La identidad de la ciudad en estos meses está marcada por grandes eventos internacionales y festivales de compras. La energía es constante y el ritmo urbano se acelera, permitiendo actividades como safaris por el desierto o caminatas por el distrito histórico de Al Fahidi sin el agobio del calor extremo. Esta etapa define la imagen más dinámica y cosmopolita de la región, consolidándose como el período de mayor efervescencia cultural y deportiva.
Temporada baja: la calma bajo el sol
Durante el verano, de junio a septiembre, el termómetro supera con frecuencia los 40 °C, transformando radicalmente la dinámica diaria. El ritmo de la ciudad se ralentiza y la actividad se traslada casi exclusivamente a espacios interiores climatizados de diseño vanguardista. Al llegar a la terminal, el impacto del aire cálido marca el inicio de una experiencia distinta, donde el confort de las infraestructuras modernas permite disfrutar de la metrópolis desde una perspectiva más pausada y privada.

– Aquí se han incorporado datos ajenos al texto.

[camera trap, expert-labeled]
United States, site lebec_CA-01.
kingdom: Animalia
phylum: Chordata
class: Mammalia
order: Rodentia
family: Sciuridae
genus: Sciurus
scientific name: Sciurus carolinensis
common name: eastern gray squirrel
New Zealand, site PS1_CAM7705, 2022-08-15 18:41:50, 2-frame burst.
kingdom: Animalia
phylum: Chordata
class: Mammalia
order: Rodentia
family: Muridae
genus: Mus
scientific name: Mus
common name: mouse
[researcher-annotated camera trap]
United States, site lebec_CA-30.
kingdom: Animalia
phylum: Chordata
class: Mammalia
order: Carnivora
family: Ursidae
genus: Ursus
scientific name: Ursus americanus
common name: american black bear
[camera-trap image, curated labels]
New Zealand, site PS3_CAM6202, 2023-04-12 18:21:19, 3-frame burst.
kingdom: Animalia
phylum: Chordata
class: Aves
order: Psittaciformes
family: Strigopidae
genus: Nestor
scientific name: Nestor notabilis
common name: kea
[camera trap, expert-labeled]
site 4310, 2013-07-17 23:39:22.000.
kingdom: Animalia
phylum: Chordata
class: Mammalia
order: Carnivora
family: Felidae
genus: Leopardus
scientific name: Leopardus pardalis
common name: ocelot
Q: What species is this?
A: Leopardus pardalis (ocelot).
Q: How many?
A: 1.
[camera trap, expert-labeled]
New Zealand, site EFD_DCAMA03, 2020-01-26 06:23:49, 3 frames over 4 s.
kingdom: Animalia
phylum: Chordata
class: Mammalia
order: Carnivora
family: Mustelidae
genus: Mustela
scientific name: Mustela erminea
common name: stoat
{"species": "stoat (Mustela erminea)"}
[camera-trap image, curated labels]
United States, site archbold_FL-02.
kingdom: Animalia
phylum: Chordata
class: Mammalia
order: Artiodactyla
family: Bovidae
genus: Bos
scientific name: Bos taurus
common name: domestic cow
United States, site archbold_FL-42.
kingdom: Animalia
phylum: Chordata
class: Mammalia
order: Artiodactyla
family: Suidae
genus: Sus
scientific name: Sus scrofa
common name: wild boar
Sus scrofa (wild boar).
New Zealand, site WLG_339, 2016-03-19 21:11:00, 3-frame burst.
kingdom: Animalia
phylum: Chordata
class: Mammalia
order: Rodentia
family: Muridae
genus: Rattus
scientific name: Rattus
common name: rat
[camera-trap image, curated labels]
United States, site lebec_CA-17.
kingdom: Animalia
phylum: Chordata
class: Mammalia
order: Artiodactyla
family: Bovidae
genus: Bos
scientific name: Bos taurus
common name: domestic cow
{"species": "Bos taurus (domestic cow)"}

La vida social se refugia en los grandes centros comerciales, acuarios y parques temáticos cubiertos, que ofrecen una alternativa fresca frente a la intensidad del sol. Aunque las playas se disfrutan principalmente durante el amanecer o el atardecer, la ciudad ofrece una atmósfera de serenidad poco común el resto del año. Es una época ideal para quienes buscan apreciar la arquitectura monumental y los museos con mayor tranquilidad, lejos de las multitudes de los meses de invierno.